• _Material provided_
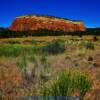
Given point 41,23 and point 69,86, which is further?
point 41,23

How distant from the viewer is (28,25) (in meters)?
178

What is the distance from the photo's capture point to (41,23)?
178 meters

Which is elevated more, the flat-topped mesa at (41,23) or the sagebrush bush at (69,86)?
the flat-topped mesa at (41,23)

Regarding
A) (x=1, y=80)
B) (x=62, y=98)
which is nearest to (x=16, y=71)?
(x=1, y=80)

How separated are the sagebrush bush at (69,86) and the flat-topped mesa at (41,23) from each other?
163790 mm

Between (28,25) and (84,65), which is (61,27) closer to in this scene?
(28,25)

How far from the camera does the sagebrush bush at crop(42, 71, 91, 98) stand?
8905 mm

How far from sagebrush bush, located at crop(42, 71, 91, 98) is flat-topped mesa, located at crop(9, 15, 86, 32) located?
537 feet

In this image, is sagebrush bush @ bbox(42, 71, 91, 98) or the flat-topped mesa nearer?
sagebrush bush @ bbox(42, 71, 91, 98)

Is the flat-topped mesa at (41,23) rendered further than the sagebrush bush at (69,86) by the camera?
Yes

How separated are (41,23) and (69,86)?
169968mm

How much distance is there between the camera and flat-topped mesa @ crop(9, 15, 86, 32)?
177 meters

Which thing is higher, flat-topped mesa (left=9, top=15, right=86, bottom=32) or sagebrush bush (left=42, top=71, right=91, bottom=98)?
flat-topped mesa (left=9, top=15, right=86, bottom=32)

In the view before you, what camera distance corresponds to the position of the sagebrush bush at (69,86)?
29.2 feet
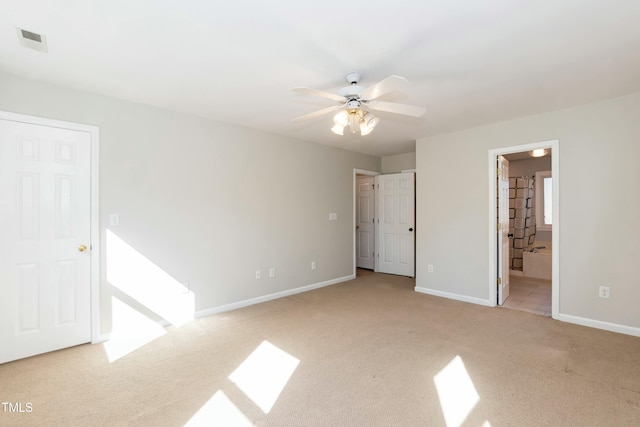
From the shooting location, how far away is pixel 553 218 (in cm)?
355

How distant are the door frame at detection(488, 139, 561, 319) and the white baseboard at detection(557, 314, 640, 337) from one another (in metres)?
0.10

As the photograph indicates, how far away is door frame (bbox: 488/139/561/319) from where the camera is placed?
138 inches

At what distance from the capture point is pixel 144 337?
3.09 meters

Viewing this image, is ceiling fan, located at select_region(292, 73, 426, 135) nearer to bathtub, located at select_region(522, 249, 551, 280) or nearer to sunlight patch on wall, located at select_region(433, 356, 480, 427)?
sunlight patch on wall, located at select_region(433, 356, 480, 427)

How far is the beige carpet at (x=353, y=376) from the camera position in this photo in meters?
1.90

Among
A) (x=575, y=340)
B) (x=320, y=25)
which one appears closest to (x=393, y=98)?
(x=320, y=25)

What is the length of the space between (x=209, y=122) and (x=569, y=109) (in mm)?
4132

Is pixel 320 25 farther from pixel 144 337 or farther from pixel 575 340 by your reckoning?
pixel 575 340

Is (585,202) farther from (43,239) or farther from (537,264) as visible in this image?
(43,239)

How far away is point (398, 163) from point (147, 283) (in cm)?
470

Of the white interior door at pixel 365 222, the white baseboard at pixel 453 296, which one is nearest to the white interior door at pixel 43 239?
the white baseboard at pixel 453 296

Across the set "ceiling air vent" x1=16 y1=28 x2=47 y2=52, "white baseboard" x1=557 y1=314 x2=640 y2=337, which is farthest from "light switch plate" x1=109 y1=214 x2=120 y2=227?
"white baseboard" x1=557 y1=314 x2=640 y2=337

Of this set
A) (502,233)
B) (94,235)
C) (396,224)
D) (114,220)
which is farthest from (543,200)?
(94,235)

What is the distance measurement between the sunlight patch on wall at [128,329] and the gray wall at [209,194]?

• _Task directions_
Starting at the line above that contains "Of this set" and ending at the last line of the items, rewrite every line, keeping each item's wording unchanged. Rescale each coordinate in the answers by multiplying it by 1.35 and rounding to a whole number, with halves rounded up.

• _Solution below_
Of this set
A) (502,233)
B) (94,235)
C) (396,224)
D) (114,220)
which is farthest from (543,200)?
(127,317)

What is the distance measurement between the sunlight patch on wall at [128,329] and the gray wall at [209,194]?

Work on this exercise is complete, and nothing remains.